• Passage du texte
------------------------------------------------------------

Face à la « société de la fatigue » de Han, où l’individu s’auto-exploite jusqu’à l’épuisement en croyant se réaliser, nos deux pirates opposent des formes de souveraineté. Albator par la fidélité à un serment, à une cause qui le dépasse. Cobra par une affirmation de soi qui passe par le plaisir et le refus de toute forme d’asservissement, même celle, plus subtile, de l’injonction à la performance. Ils ne sont pas « fatigués d’être soi » ; ils sont, tout simplement, avec une intensité qui fait pâlir nos existences souvent réduites à des profils optimisés. Ils nous rappellent, à la manière d’un Kafka spatial, l’absurdité d’un système qui broie l’individu, mais ils y répondent par l’action et la ruse plutôt que par la paralysie. C’est un peu le Black Mirror des années 80, mais avec plus de panache et moins de cynisme clinique.

------------------------------------------------------------

• Consigne a
Relevez tous les noms propres qui apparaissent dans le passage sur Albator et Cobra.
Le passage et les enregistrements constituent deux matériaux distincts et indépendants.

------------------------------------------------------------

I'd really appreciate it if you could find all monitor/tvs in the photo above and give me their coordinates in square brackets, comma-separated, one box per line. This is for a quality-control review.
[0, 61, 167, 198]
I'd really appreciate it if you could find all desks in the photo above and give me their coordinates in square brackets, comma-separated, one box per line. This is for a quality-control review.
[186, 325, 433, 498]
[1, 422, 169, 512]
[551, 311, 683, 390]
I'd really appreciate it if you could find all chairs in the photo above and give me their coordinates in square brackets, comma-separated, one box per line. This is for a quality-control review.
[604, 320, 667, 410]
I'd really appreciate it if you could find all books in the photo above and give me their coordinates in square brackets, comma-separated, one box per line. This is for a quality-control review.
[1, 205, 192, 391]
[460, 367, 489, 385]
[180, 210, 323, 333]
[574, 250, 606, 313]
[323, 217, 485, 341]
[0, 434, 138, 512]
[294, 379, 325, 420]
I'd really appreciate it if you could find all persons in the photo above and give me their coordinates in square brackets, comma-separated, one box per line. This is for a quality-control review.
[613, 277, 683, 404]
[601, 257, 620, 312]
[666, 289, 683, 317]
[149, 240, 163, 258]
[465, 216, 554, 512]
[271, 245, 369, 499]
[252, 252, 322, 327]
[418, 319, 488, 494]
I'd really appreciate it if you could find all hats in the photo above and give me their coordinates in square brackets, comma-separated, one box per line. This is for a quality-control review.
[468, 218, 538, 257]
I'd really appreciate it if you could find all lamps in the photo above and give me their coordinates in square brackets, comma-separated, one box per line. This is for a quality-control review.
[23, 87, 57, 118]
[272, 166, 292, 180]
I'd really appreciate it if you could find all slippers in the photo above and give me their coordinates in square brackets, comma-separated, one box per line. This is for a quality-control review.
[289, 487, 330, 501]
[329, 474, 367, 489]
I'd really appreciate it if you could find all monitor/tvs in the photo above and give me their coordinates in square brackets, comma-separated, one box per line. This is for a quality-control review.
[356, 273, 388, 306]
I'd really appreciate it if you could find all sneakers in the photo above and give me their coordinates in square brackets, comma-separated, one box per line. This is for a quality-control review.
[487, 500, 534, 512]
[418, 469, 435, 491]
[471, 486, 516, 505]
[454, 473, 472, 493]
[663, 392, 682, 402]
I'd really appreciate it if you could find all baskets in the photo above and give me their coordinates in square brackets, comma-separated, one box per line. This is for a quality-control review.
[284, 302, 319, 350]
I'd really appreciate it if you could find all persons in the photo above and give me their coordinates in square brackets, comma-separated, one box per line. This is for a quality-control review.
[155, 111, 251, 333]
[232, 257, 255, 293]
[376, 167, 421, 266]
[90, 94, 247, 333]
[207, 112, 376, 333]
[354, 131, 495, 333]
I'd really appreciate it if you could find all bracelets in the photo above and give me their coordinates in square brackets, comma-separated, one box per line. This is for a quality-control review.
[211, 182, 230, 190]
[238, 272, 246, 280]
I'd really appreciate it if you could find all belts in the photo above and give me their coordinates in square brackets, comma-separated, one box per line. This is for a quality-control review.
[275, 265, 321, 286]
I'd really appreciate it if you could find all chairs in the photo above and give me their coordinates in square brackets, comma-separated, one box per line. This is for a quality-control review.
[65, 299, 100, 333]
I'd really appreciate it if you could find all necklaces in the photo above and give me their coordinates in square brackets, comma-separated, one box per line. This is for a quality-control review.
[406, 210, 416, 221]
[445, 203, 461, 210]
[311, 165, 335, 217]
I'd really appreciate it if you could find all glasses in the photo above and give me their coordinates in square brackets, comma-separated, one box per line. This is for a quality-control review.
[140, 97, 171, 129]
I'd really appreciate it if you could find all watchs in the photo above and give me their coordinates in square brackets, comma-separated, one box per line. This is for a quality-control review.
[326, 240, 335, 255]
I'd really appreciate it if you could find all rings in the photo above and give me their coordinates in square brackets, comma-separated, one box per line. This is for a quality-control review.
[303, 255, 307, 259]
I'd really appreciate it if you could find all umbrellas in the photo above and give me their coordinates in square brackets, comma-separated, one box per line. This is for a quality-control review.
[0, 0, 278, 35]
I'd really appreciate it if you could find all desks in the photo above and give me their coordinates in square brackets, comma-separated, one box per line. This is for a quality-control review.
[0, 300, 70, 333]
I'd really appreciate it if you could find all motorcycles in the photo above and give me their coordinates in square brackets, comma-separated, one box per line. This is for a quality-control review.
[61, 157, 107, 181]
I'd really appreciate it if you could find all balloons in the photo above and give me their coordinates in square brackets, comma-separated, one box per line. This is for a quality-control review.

------------------------------------------------------------

• Consigne b
Dans les enregistrements, depuis la première ligne jusqu'à la ligne contenant « [0, 61, 167, 198] » incluse, renommez « quality-control review » en « accuracy audit », puis redonnez uniquement ces lignes sans aucune autre modification.

• Solution proposée a
Han, Albator, Cobra, Kafka, Black Mirror

• Solution proposée b
I'd really appreciate it if you could find all monitor/tvs in the photo above and give me their coordinates in square brackets, comma-separated, one box per line. This is for a accuracy audit.
[0, 61, 167, 198]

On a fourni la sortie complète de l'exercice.